WASHINGTON, June 10, 2013 — Stephen J. Lippard, Ph.D., Arthur Amos Noyes Professor of Chemistry at the Massachusetts Institute of Technology and associate editor of the Journal of the American Chemical Society, will receive the 2014 Priestley Medal from the American Chemical Society (ACS). It is the highest honor bestowed by the world’s largest scientific society.
ACS is honoring Lippard for “mentoring legions of scientists in the course of furthering the basic science of inorganic chemistry and paving the way for improvements in human health.” The award, which ACS has presented since 1923, includes a gold medallion commemorating the work of Joseph Priestley. Priestley lived from 1733 to 1804, and is best remembered for his 1774 discovery of the gas that would later be named “oxygen.”
“Steve Lippard is a wonderful choice,” said Marinda Li Wu, Ph.D., president of the ACS. “He made key scientific contributions that improve life for Earth and its people. They range from the development of more effective medications for cancer to new ways of sustaining a cleaner environment. Steve also has been an outstanding educator and mentor for generations of younger scientists who will continue that work into the 21st century.”
Lippard’s more than 100 Ph.D. students, 150 postdoctoral scholars and hundreds of undergraduates include many who have gone on to become prominent scientists and teachers in their own right.
“Steve helped to create the field of bioinorganic chemistry,” said former student Jacqueline K. Barton, Ph.D., now a noted chemistry professor at the California Institute of Technology. “He has also been a true leader in the chemical community through his writing, his outstanding teaching and mentoring of students and his service to the community.”

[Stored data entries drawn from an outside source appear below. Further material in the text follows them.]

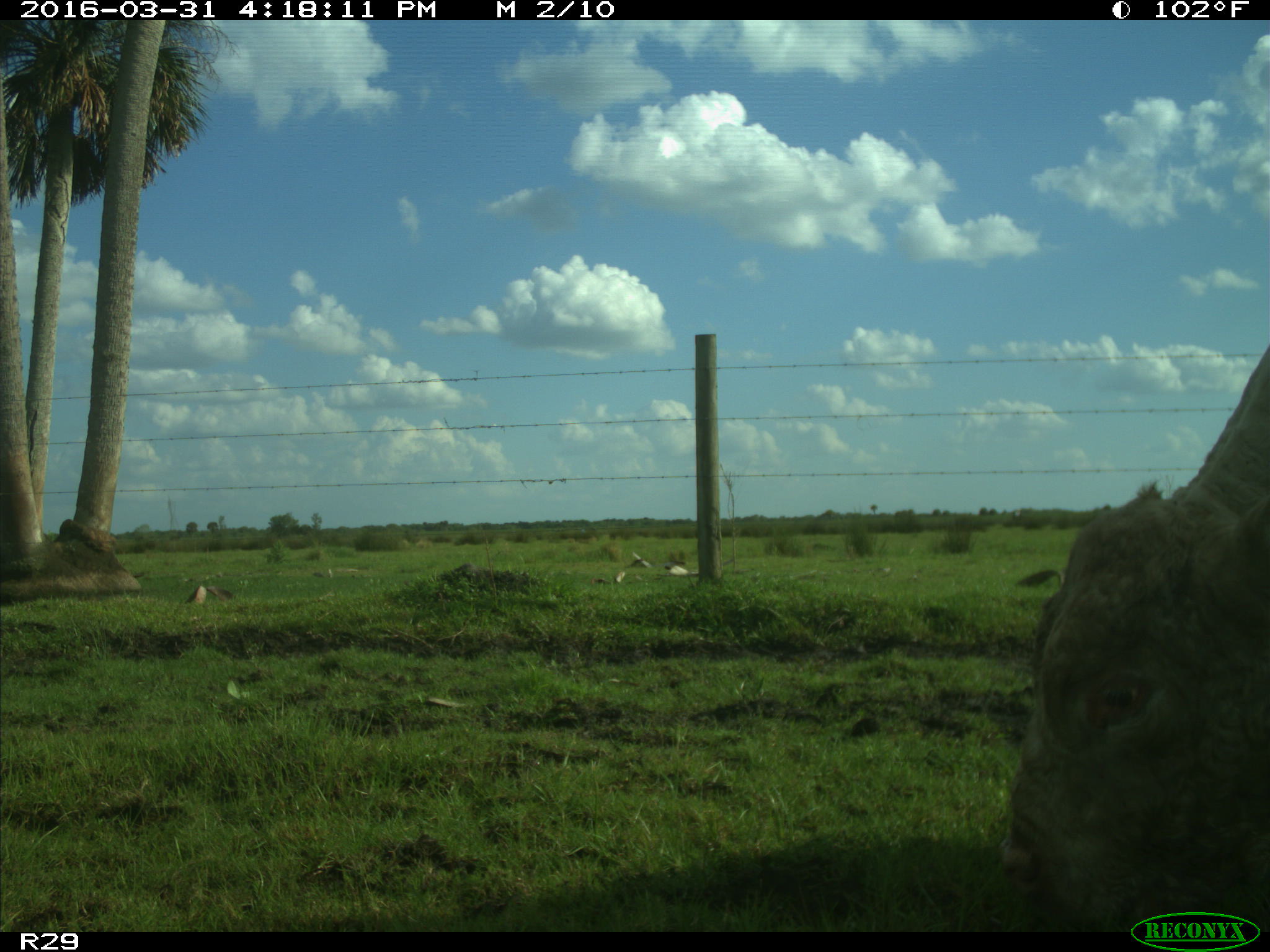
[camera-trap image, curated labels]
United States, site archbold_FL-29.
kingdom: Animalia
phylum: Chordata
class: Mammalia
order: Artiodactyla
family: Bovidae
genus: Bos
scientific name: Bos taurus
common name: domestic cow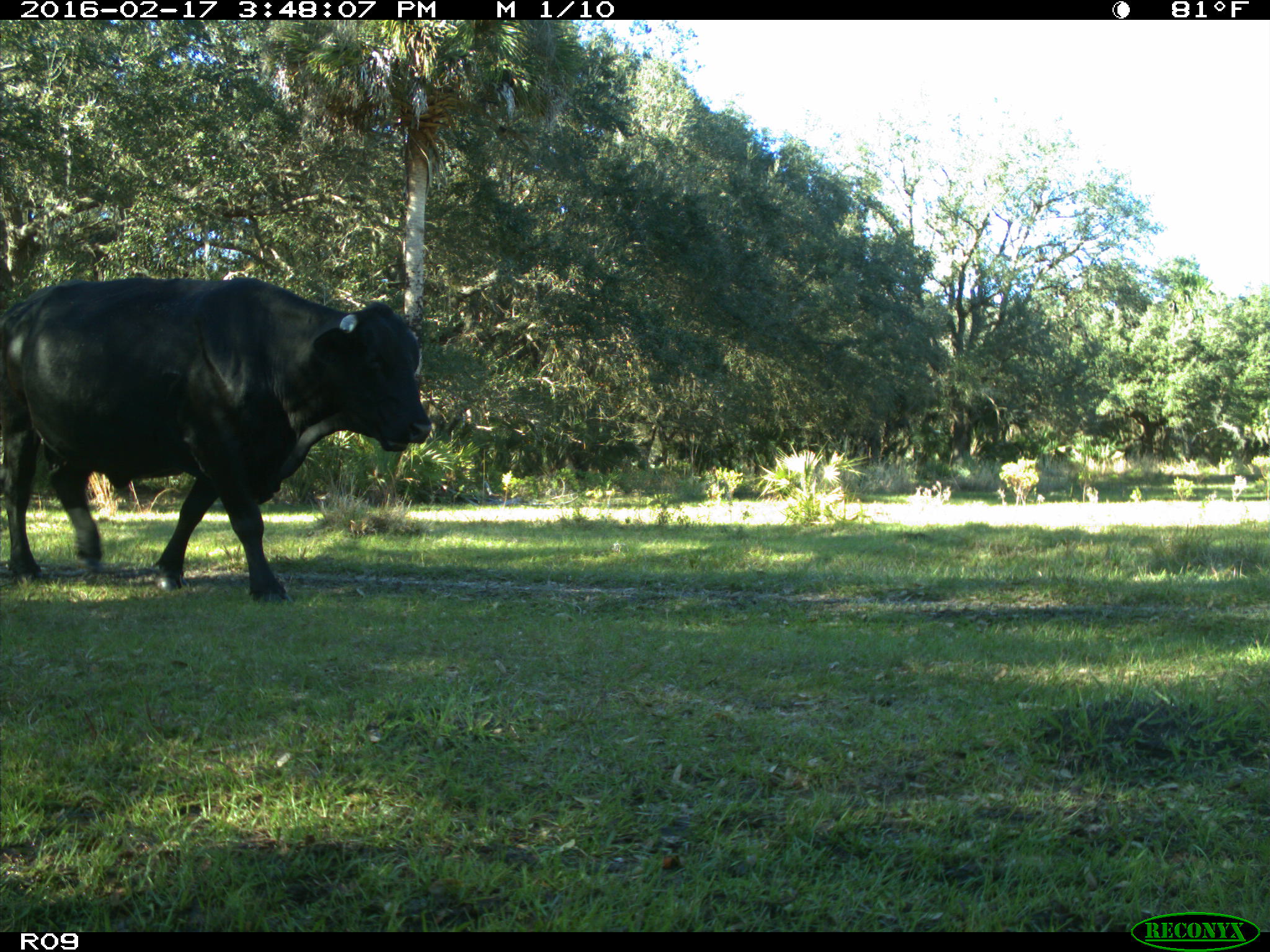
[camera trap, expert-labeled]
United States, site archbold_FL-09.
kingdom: Animalia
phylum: Chordata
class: Mammalia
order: Artiodactyla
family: Bovidae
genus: Bos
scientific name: Bos taurus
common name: domestic cow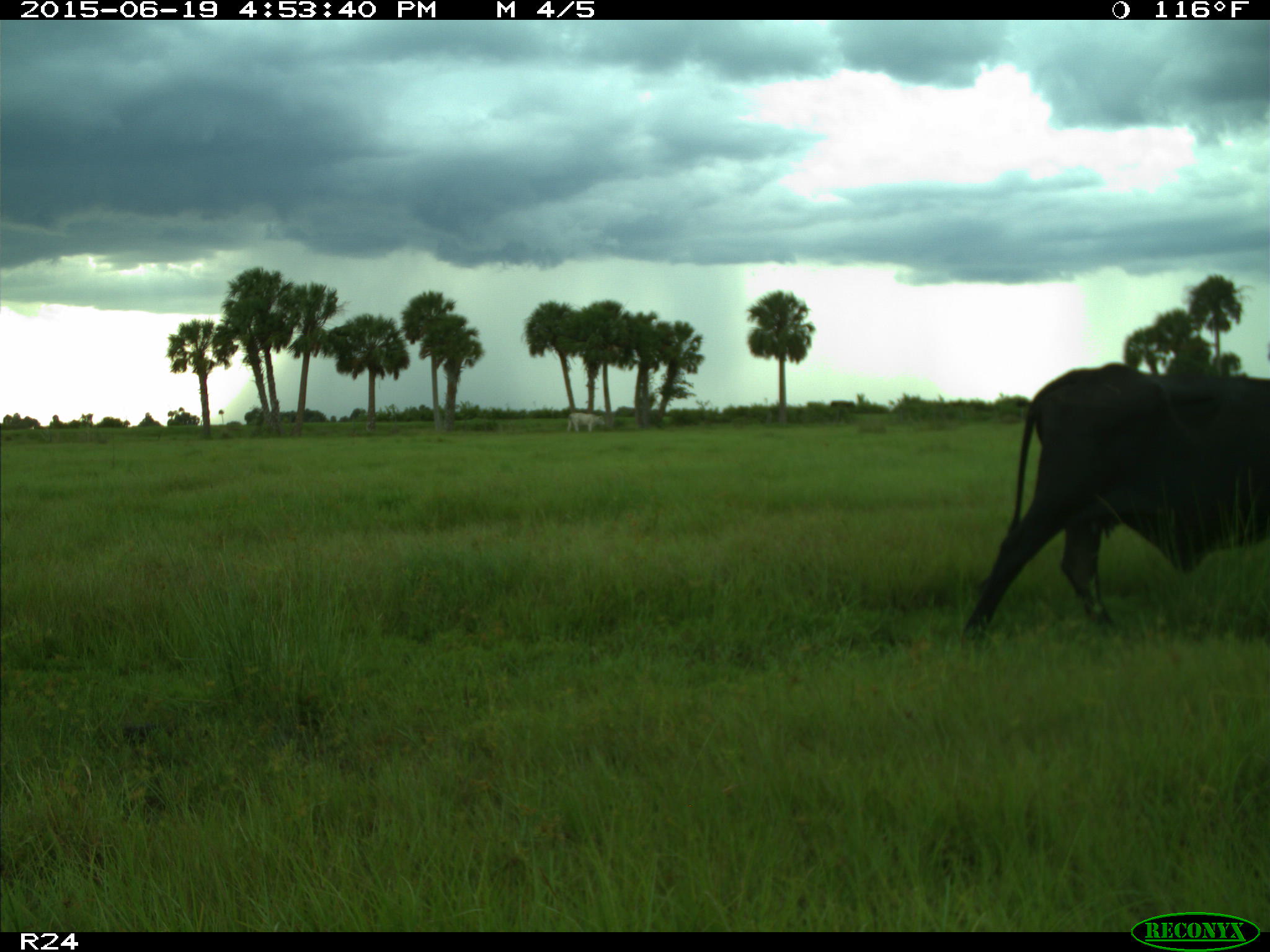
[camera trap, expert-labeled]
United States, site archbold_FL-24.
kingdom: Animalia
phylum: Chordata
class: Mammalia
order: Artiodactyla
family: Bovidae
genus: Bos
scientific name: Bos taurus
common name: domestic cow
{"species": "Bos taurus (domestic cow)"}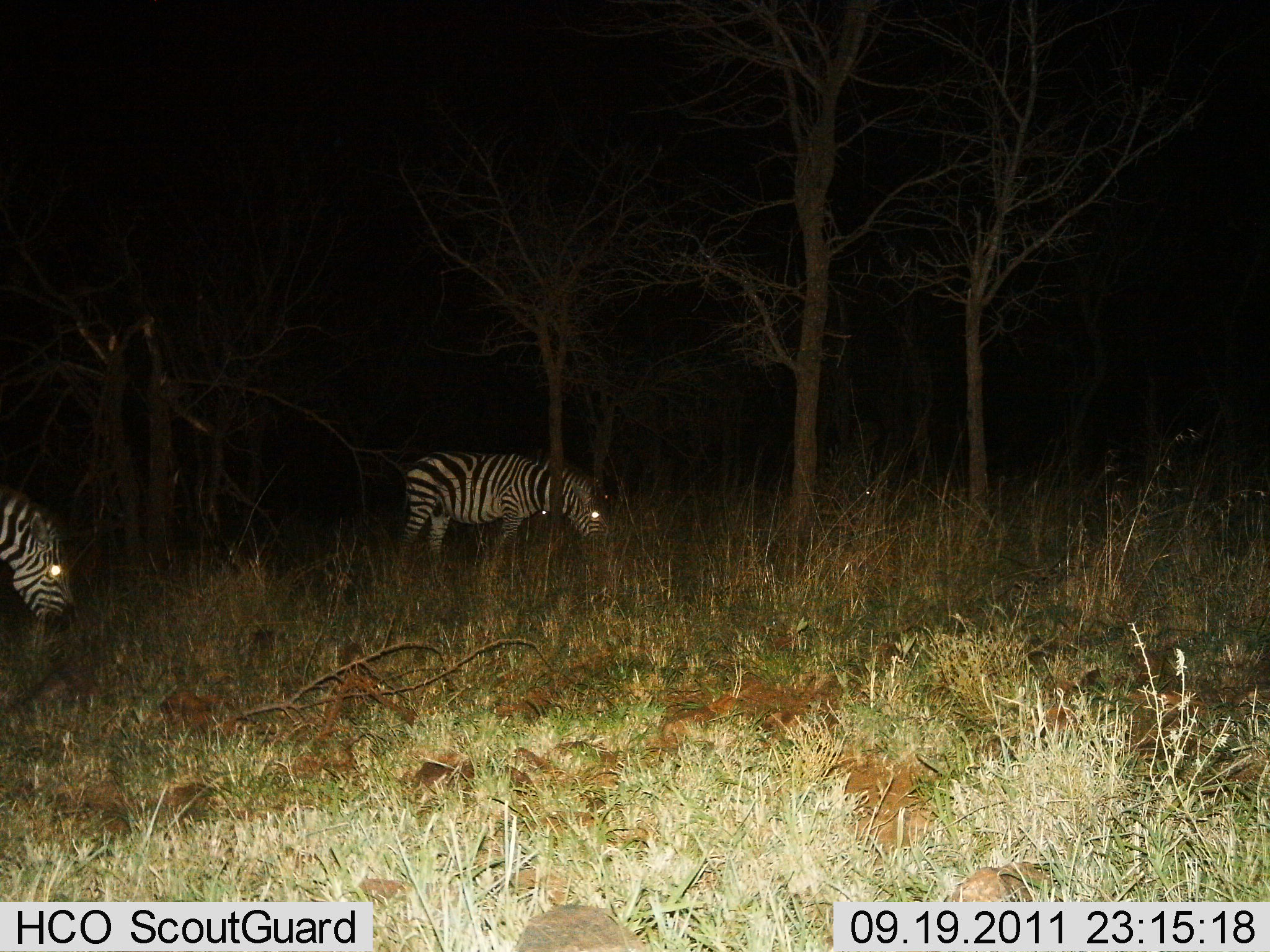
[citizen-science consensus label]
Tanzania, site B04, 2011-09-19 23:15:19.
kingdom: Animalia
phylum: Chordata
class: Mammalia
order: Perissodactyla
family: Equidae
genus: Equus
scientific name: Equus quagga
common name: plains zebra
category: zebra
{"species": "zebra (plains zebra) (Equus quagga)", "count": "2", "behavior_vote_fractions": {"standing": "38%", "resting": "0%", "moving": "0%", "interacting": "0%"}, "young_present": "0%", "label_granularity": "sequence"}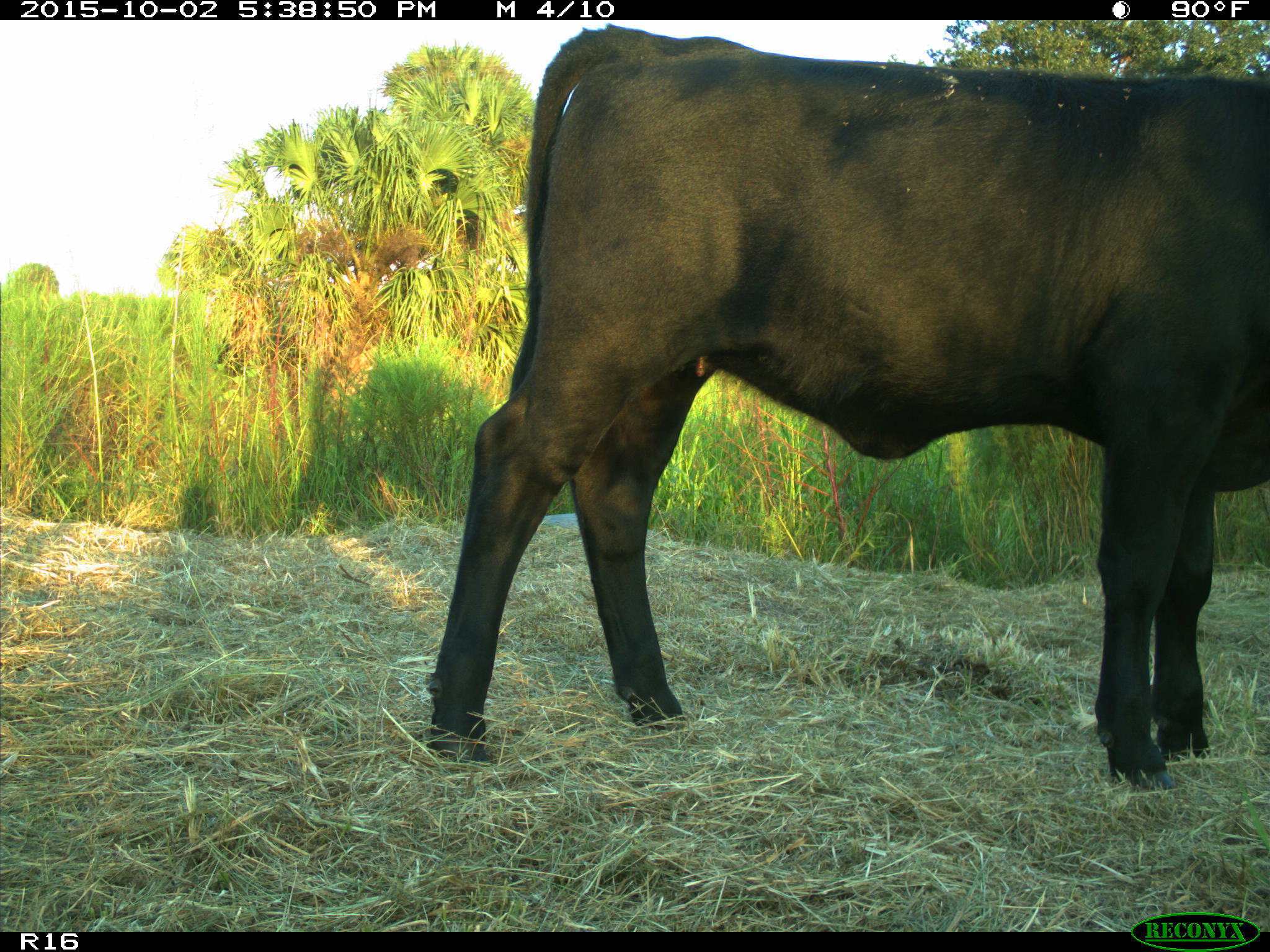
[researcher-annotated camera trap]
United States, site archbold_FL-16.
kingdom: Animalia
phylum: Chordata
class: Mammalia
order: Artiodactyla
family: Bovidae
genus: Bos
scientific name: Bos taurus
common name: domestic cow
Bos taurus (domestic cow).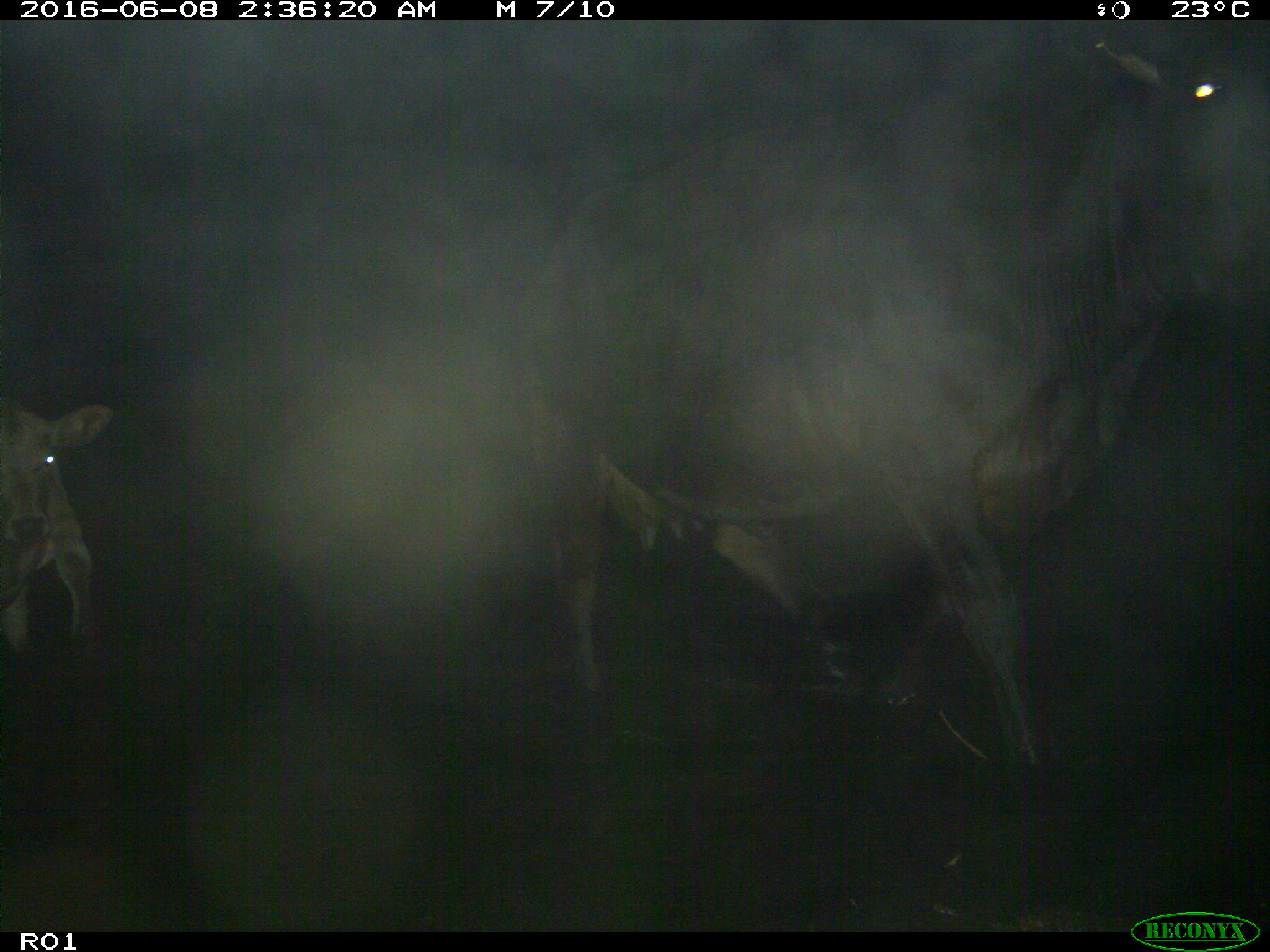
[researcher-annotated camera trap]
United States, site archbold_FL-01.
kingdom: Animalia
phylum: Chordata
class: Mammalia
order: Artiodactyla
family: Bovidae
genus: Bos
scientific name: Bos taurus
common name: domestic cow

In one major achievement, for instance, Lippard’s team discovered metallointercalators, planar metal complexes that can attach to the fabled double helix of the genetic material, DNA, in a way that unwinds the DNA without forming a covalent bond to it. This work formed the foundation for his subsequent research that provided a better understanding of the mechanism of action of cisplatin — sometimes termed “the penicillin of cancer” for its wide-ranging effects — and opened the door to efforts to develop more effective anti-cancer medications.
During a five-decade career, Lippard authored more than 830 scientific papers and dozens of patents. Along with Jeremy M. Berg, Ph.D., Lippard co-authored “Principles of Bioinorganic Chemistry,” which has been a leading text in the field for nearly 20 years. His numerous awards and honors include the National Medal of Science and his election to the National Academy of Sciences, the Institute of Medicine and the American Academy of Arts and Sciences.
Lippard and his wife, Judy, have two sons, Josh and Alex, daughter-in-law Sandra and twin granddaughters, Lucy and Annie. His life out of the lab includes playing the harpsichord, jogging and being a stalwart fan of the Boston Red Sox.